• **Passage**
---------------

Gamification is sometimes used to created engagingness and active learning by itself (and indeed, some elements of it very much promote learner activity (see Toda et al, 2019, for a list of elements that could be considered “gamification”). By itself, gamification can leverage psychological factors such as competitive instincts or team involvement to create more engagement (Toda et al, 2019), but it may sometimes lack the authenticity called for by Problem-Based Instruction. However, combining these two powerful methods evidently creates a serious weapon in an instructional designer’s arsenal. Gamification along with Problem-Based learning very effectively overcame deep inertia of learner disengagement in Ting et al’s study (2019).
Given the nuclear combination of Problem-based learning, a collaborative learning environment, and gamification used by Ting et al (2019), one might object that the variables are too muddy to make any conclusions about Problem-based learning alone from the study. However, looking at Yadav et al’s 2011 study as well, we have a case of clear increase in performance measures even despite students opinion of how well they learned in a Problem-based learning environment. So, that is a case where even the variable of student opinion of their own outcomes is independent of their objective learning outcome in a Problem-based environment as compared to a non-Problem-based environment.

---------------

• **Available data**
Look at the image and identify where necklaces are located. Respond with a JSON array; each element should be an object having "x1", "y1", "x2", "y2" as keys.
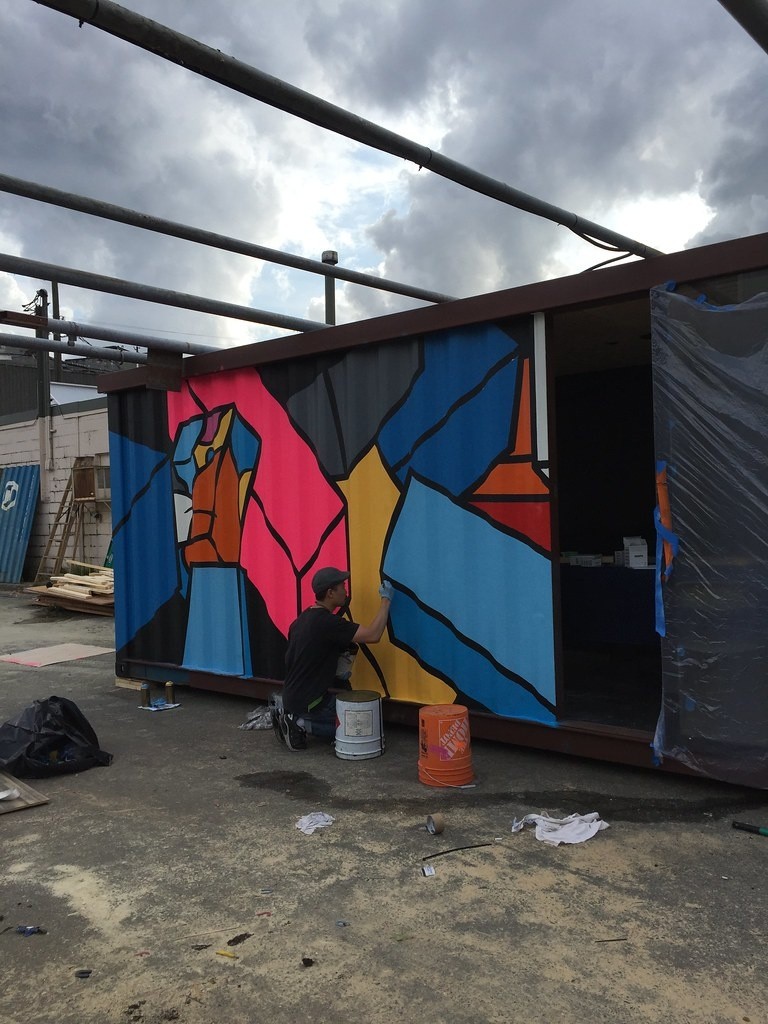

---------------

• **Required actions**
1. Do these statements agree with the passage on gamification and Problem-Based learning? Answer yes or no for each, and quote the text's deciding words exactly.
(a) Ting et al's study paired gamification with Problem-Based learning.
(b) Yadav et al's 2011 study found a decrease in performance measures.
(c) By itself, gamification always supplies the authenticity called for by Problem-Based Instruction.
2. Transcribe part of the passage on gamification and Problem-Based learning. Begin at the words "Given the nuclear" and stop after "a non-Problem-based environment.".
The material plays no part in the work here.

• **Answers for the exercise**
1.
(a) Yes: "Gamification along with Problem-Based learning very effectively overcame deep inertia of learner disengagement in Ting et al’s study (2019)."
(b) No: "we have a case of clear increase in performance measures"
(c) No: "it may sometimes lack the authenticity called for by Problem-Based Instruction"

2.
Given the nuclear combination of Problem-based learning, a collaborative learning environment, and gamification used by Ting et al (2019), one might object that the variables are too muddy to make any conclusions about Problem-based learning alone from the study. However, looking at Yadav et al’s 2011 study as well, we have a case of clear increase in performance measures even despite students opinion of how well they learned in a Problem-based learning environment. So, that is a case where even the variable of student opinion of their own outcomes is independent of their objective learning outcome in a Problem-based environment as compared to a non-Problem-based environment.